Wo hatte ich mich da jetzt wieder reingeritten? Ein Weiser! Nein, wirklich, etwas Bescheuerteres hätte mir auch nicht einfallen können. Und das musste ich jetzt konsequent weiter durchziehen, wenn ich später noch mit was anderem kommen würde, würde das wohl nicht ganz so glaubwürdig rüberkommen. Nicht mal für Eetu.
Aber was konnte ich denn dafür, wenn ich unter Zeitdruck gestanden hatte?
Eetu hatte es inzwischen anscheinend geschafft, sich über den Inhalt meiner Worte im Klaren zu werden und sogar eine Antwort darauf zu formulieren.

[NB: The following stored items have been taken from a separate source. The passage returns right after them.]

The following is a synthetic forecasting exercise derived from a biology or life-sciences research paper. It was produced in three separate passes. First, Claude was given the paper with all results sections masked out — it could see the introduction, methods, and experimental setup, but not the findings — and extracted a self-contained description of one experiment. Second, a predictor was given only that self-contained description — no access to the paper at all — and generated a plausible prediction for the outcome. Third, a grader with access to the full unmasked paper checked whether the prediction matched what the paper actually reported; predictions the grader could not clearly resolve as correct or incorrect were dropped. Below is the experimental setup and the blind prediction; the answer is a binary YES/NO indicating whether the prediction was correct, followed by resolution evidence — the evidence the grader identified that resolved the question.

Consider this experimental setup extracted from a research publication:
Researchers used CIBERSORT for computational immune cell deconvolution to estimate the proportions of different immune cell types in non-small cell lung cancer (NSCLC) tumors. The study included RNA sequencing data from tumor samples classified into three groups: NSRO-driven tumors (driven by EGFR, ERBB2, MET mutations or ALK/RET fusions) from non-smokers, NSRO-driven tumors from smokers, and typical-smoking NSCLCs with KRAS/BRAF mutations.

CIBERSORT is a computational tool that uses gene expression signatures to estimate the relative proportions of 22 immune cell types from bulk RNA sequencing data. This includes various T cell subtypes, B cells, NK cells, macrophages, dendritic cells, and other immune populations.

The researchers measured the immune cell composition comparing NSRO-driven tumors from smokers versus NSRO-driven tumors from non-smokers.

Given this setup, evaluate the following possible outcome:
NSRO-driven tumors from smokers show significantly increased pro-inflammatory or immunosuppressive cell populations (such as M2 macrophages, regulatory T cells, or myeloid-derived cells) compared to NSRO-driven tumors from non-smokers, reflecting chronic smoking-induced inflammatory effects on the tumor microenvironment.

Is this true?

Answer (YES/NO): NO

Ich musste sagen, er erstaunte mich.
"Der Weise? Von was für einem Weisen redest du, Junge?", erkundigte er sich.
Paulina hatte nur einen höchst skeptischen Gesichtsausdruck aufgesetzt. Ich konnte es ihr nicht verübeln.

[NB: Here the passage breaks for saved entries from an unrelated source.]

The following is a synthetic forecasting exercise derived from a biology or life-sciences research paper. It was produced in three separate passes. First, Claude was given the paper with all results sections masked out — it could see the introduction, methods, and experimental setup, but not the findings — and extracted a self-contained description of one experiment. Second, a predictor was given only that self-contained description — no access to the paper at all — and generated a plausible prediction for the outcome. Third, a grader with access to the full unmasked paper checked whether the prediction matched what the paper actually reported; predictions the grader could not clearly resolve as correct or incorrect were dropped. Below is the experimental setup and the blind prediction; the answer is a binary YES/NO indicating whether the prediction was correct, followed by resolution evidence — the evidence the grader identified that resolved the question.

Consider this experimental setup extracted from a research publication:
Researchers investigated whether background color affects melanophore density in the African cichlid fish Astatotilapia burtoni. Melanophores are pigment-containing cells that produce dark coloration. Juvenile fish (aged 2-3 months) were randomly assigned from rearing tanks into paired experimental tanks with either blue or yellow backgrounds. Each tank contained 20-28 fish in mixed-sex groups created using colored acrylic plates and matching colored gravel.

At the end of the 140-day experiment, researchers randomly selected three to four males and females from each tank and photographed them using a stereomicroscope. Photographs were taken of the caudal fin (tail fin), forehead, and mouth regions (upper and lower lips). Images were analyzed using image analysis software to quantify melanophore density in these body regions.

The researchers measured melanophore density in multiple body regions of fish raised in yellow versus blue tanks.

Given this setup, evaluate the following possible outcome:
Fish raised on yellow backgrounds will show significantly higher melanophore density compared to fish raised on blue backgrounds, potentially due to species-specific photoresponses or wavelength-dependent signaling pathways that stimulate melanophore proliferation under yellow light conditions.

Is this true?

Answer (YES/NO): NO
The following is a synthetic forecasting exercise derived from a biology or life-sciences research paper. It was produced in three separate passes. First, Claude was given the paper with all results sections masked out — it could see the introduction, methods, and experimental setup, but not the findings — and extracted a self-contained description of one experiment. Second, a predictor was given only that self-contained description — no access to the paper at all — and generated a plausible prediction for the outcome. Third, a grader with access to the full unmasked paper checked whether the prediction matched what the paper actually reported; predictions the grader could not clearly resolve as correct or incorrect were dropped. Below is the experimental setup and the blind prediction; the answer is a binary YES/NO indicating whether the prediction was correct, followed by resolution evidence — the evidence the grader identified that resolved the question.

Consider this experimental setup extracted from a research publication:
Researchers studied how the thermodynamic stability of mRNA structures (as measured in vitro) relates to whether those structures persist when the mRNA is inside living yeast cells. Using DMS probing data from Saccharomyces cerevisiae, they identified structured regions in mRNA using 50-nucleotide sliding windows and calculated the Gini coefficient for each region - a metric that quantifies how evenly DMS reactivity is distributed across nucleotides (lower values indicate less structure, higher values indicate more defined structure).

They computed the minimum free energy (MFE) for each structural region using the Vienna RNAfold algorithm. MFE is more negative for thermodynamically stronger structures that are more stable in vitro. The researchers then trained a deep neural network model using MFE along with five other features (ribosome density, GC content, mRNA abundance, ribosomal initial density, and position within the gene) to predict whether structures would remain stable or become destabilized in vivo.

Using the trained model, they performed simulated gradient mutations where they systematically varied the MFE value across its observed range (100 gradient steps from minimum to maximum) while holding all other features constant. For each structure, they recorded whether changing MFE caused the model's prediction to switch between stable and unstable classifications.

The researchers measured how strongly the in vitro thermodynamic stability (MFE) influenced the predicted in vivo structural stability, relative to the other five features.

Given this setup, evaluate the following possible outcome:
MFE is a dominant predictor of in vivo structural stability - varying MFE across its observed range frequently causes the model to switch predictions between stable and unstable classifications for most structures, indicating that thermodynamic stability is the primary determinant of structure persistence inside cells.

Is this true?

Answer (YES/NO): NO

"Hat sie dir das nie erzählt? Kennst du das nicht? Der Weise, der die Antworten hat! Deswegen ist es ja ein Weiser, er weiß Dinge, die sonst keiner weiß, also müssen wir zu ihm! Wenn wir Paulinas Stadt nicht vorher anders finden, mein ich." Schnell hatte ich den nötigen Enthusiasmus wiedergefunden, das passend vorzutragen.
Eetu schien sogar tatsächlich unsicher zu werden, ob er nicht vielleicht doch schon mal was von einem Weisen gehört hatte.

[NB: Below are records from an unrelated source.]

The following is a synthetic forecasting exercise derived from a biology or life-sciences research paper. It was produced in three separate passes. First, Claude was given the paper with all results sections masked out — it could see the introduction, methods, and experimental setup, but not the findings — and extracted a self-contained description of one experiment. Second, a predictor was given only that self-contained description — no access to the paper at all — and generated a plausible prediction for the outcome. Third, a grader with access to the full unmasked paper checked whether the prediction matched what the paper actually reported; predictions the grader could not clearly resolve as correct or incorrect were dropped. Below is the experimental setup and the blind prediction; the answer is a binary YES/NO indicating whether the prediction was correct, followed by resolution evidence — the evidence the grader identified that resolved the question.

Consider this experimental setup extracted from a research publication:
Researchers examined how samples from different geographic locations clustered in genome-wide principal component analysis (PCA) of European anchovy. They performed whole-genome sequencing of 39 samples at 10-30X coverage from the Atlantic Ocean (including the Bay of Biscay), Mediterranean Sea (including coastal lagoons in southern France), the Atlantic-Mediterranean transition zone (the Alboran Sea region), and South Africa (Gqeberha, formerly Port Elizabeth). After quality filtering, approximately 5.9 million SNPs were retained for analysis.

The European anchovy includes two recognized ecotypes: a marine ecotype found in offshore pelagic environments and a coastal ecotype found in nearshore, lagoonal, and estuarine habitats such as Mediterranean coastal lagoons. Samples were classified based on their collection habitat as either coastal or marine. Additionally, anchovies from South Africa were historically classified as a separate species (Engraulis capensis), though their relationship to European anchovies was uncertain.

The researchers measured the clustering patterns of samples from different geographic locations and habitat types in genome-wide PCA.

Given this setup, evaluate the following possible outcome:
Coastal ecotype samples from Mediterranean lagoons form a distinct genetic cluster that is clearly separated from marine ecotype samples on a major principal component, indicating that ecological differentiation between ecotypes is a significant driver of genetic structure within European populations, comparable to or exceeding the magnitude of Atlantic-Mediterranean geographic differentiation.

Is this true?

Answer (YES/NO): NO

"Es kann sein, dass sie das erzählt hat, aber schau doch mal, es gibt so viele Geschichten ... Sie hat auch einmal im ganzen Dorf erzählt, Atigenria sei verschwunden, ganz zu schweigen von der Sache, sie hätte ganz sicher gesehen, wie sich auf der Mondlichtung ein alter Mann in Luft aufgelöst hat. Und ihre Erzählungen von den Harubatschies und das alles ... Natürlich ist es eine schöne Geschichte, dass es einen Weisen gibt, der alle Antworten kennt und deine Probleme lösen kann, aber du bist doch groß genug um zu wissen, dass das leider oft nicht mehr als Wünsche sind." Weise gesprochen. Ganz toll. Aber wie es aussah, musste ich nur ein wenig weitermachen, dafür sprach der traurige Gesichtsausdruck bei den letzten paar Worten. Außerdem war ich unglaublich erleichtert, mir mit der improvisierten Oma nicht den Fehler geleistet zu haben, eine Person zu erfinden, die Yannick vielleicht gar nicht gekannt hatte.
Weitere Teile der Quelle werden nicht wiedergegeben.